----- Task data -----

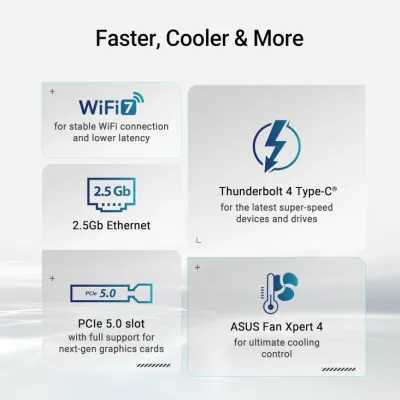 Faster, Cooler & More

WiFi 7
for stable WiFi connection and lower latency

2.5 Gb
2.5Gb Ethernet

PCIe 5.0
PCIe 5.0 slot
with full support for next-gen graphics cards

Thunderbolt 4 Type-C®
for the latest super-speed devices and drives

ASUS Fan Xpert 4
for ultimate cooling control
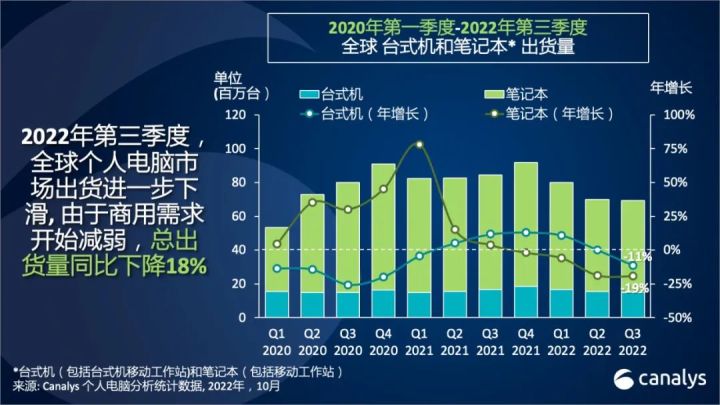 2020年第一季度-2022年第三季度
全球 台式机和笔记本* 出货量

2022年第三季度，全球个人电脑市场出货进一步下滑, 由于商用需求开始减弱，总出货量同比下降18%

单位
(百万台)

台式机
笔记本
台式机（年增长）
笔记本（年增长）

年增长

120
100
80
60
40
20
0

100%
75%
50%
25%
0%
-25%
-50%

-11%
-19%

Q1 2020
Q2 2020
Q3 2020
Q4 2020
Q1 2021
Q2 2021
Q3 2021
Q4 2021
Q1 2022
Q2 2022
Q3 2022

*台式机（包括台式机移动工作站)和笔记本（包括移动工作站）
来源: Canalys 个人电脑分析统计数据, 2022年，10月

canalys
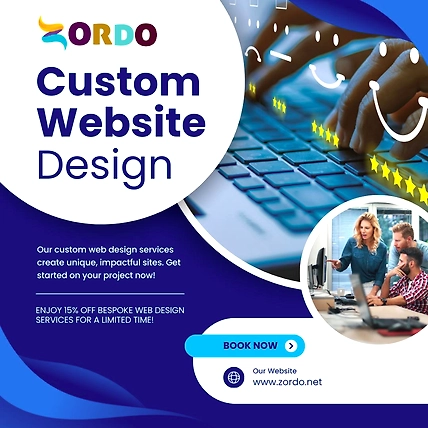 ZORDO

Custom Website Design

Our custom web design services create unique, impactful sites. Get started on your project now!

ENJOY 15% OFF BESPOKE WEB DESIGN SERVICES FOR A LIMITED TIME!

BOOK NOW

Our Website
www.zordo.net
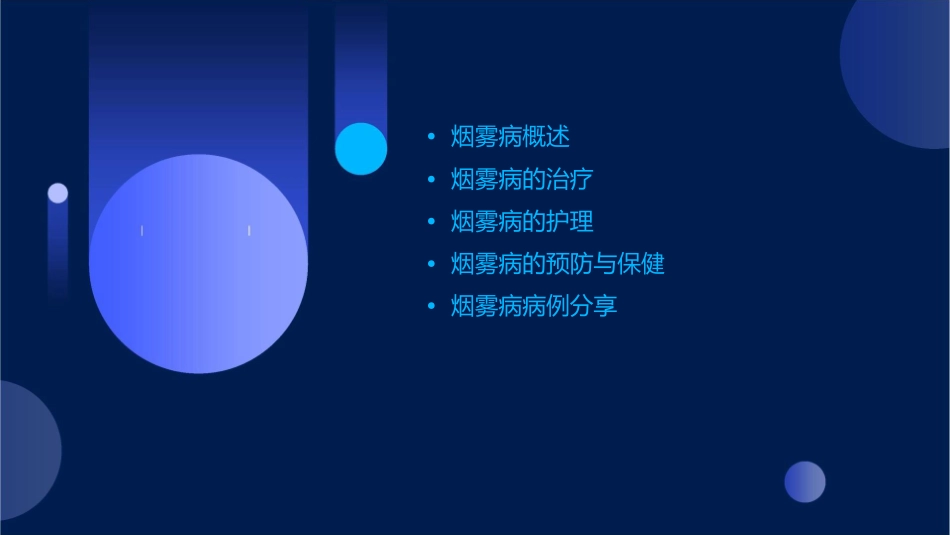 • 烟雾病概述
• 烟雾病的治疗
• 烟雾病的护理
• 烟雾病的预防与保健
• 烟雾病病例分享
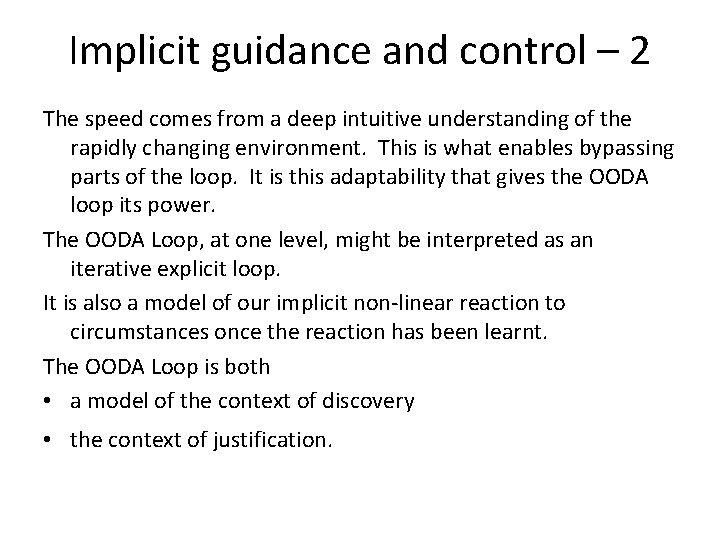 Implicit guidance and control – 2

The speed comes from a deep intuitive understanding of the rapidly changing environment. This is what enables bypassing parts of the loop. It is this adaptability that gives the OODA loop its power.

The OODA Loop, at one level, might be interpreted as an iterative explicit loop.

It is also a model of our implicit non-linear reaction to circumstances once the reaction has been learnt.

The OODA Loop is both

• a model of the context of discovery

• the context of justification.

-----

**Exercise details**
Where a line in the records above includes the string "OODA", show it.

**Completed exercise**
The speed comes from a deep intuitive understanding of the rapidly changing environment. This is what enables bypassing parts of the loop. It is this adaptability that gives the OODA loop its power.
The OODA Loop, at one level, might be interpreted as an iterative explicit loop.
The OODA Loop is both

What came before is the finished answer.